# start of Record set

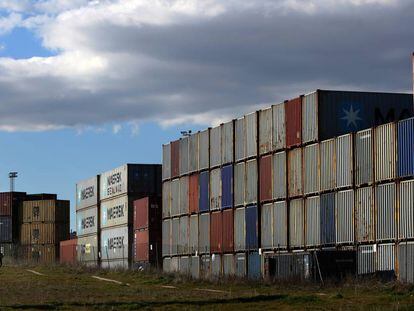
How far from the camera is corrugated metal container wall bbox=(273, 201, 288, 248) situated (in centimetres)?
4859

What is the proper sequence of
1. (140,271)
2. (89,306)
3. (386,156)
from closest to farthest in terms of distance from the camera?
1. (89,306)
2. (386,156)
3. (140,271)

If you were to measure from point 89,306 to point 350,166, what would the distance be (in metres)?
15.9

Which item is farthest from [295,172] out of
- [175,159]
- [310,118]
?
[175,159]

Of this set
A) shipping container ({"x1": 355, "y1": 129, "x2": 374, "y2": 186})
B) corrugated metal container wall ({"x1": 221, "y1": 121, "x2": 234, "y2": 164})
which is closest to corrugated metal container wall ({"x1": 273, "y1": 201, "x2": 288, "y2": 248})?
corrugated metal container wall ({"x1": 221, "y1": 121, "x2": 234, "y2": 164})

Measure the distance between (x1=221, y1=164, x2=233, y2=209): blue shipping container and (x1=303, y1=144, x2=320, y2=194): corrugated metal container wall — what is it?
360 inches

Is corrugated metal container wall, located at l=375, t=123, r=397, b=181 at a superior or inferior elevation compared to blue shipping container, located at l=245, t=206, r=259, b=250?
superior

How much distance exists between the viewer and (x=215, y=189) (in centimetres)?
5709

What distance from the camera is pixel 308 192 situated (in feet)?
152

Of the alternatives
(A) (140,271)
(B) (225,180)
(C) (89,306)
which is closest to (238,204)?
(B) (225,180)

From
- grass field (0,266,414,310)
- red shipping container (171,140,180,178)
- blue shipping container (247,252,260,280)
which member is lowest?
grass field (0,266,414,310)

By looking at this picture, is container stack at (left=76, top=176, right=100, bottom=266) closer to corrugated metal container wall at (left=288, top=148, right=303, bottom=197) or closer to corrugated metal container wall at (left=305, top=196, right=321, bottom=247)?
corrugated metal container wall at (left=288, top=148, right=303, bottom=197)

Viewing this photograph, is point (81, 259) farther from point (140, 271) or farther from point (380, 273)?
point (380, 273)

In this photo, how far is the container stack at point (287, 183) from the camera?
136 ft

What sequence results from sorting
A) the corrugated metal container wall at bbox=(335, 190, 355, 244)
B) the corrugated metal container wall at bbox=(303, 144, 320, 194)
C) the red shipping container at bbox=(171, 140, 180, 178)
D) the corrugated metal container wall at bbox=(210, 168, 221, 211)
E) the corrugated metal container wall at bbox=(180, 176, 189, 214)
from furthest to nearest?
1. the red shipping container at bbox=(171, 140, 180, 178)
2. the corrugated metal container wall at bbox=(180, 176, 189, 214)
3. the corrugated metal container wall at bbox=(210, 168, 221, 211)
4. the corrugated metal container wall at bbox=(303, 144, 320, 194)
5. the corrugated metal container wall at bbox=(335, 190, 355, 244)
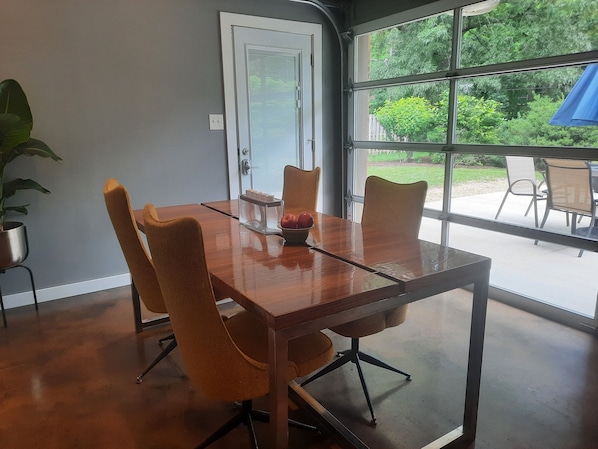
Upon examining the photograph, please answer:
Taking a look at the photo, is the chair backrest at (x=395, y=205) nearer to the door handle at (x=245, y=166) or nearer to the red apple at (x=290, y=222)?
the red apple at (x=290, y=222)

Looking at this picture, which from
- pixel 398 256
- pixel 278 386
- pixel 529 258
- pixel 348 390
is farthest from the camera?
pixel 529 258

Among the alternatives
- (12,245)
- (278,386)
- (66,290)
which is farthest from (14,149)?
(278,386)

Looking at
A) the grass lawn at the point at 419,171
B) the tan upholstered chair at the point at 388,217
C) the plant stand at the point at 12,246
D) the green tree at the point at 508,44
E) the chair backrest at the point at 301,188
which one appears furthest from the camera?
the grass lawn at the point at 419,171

# end of Record set

The request:
Switch every "camera" in the data above to "lens", leaving all other text unchanged, and write the data out again without the pictures.

In response:
How far from the lens is corrugated metal container wall bbox=(273, 201, 288, 248) situated (in centimetres)?
4859

What is the proper sequence of
1. (140,271)
2. (89,306)
3. (386,156)
from closest to farthest in terms of distance from the lens?
1. (89,306)
2. (386,156)
3. (140,271)

If you were to measure from point 89,306 to point 350,166, what would the distance be (in metres)?
15.9

Which item is farthest from [295,172] out of
- [175,159]
- [310,118]
?
[175,159]

Of this set
A) shipping container ({"x1": 355, "y1": 129, "x2": 374, "y2": 186})
B) corrugated metal container wall ({"x1": 221, "y1": 121, "x2": 234, "y2": 164})
which is closest to corrugated metal container wall ({"x1": 273, "y1": 201, "x2": 288, "y2": 248})?
corrugated metal container wall ({"x1": 221, "y1": 121, "x2": 234, "y2": 164})

Measure the distance between (x1=221, y1=164, x2=233, y2=209): blue shipping container and (x1=303, y1=144, x2=320, y2=194): corrugated metal container wall — what is it?
360 inches

Is corrugated metal container wall, located at l=375, t=123, r=397, b=181 at a superior or inferior elevation compared to blue shipping container, located at l=245, t=206, r=259, b=250?
superior

How much distance exists between the viewer and (x=215, y=189) (in centimetres)?
5709

What distance from the lens is pixel 308 192 situated (in feet)?
152

Of the alternatives
(A) (140,271)
(B) (225,180)
(C) (89,306)
which is closest to (238,204)?
(B) (225,180)

From
- grass field (0,266,414,310)
- red shipping container (171,140,180,178)
- blue shipping container (247,252,260,280)
which member is lowest?
grass field (0,266,414,310)

By looking at this picture, is container stack at (left=76, top=176, right=100, bottom=266) closer to corrugated metal container wall at (left=288, top=148, right=303, bottom=197) or closer to corrugated metal container wall at (left=305, top=196, right=321, bottom=247)?
corrugated metal container wall at (left=288, top=148, right=303, bottom=197)

Viewing this photograph, is point (81, 259) farther from point (140, 271) or farther from point (380, 273)?
point (380, 273)

In this photo, how far is the container stack at point (287, 183) from the lens?
136 ft

What sequence results from sorting
A) the corrugated metal container wall at bbox=(335, 190, 355, 244)
B) the corrugated metal container wall at bbox=(303, 144, 320, 194)
C) the red shipping container at bbox=(171, 140, 180, 178)
D) the corrugated metal container wall at bbox=(210, 168, 221, 211)
E) the corrugated metal container wall at bbox=(180, 176, 189, 214)
from furthest to nearest?
1. the red shipping container at bbox=(171, 140, 180, 178)
2. the corrugated metal container wall at bbox=(180, 176, 189, 214)
3. the corrugated metal container wall at bbox=(210, 168, 221, 211)
4. the corrugated metal container wall at bbox=(303, 144, 320, 194)
5. the corrugated metal container wall at bbox=(335, 190, 355, 244)
Upon examining the photograph, please answer:
Taking a look at the photo, is the chair backrest at (x=395, y=205) nearer to the door handle at (x=245, y=166) or nearer to the red apple at (x=290, y=222)?
the red apple at (x=290, y=222)

Looking at this picture, which from
- pixel 398 256
- pixel 278 386
- pixel 529 258
- pixel 348 390
is farthest from the lens?
pixel 529 258

Among the alternatives
- (12,245)
- (278,386)
- (66,290)
which is farthest from (14,149)?
(278,386)

Looking at
A) the grass lawn at the point at 419,171
B) the tan upholstered chair at the point at 388,217
C) the plant stand at the point at 12,246
D) the green tree at the point at 508,44
E) the chair backrest at the point at 301,188
which one appears furthest from the lens?
the grass lawn at the point at 419,171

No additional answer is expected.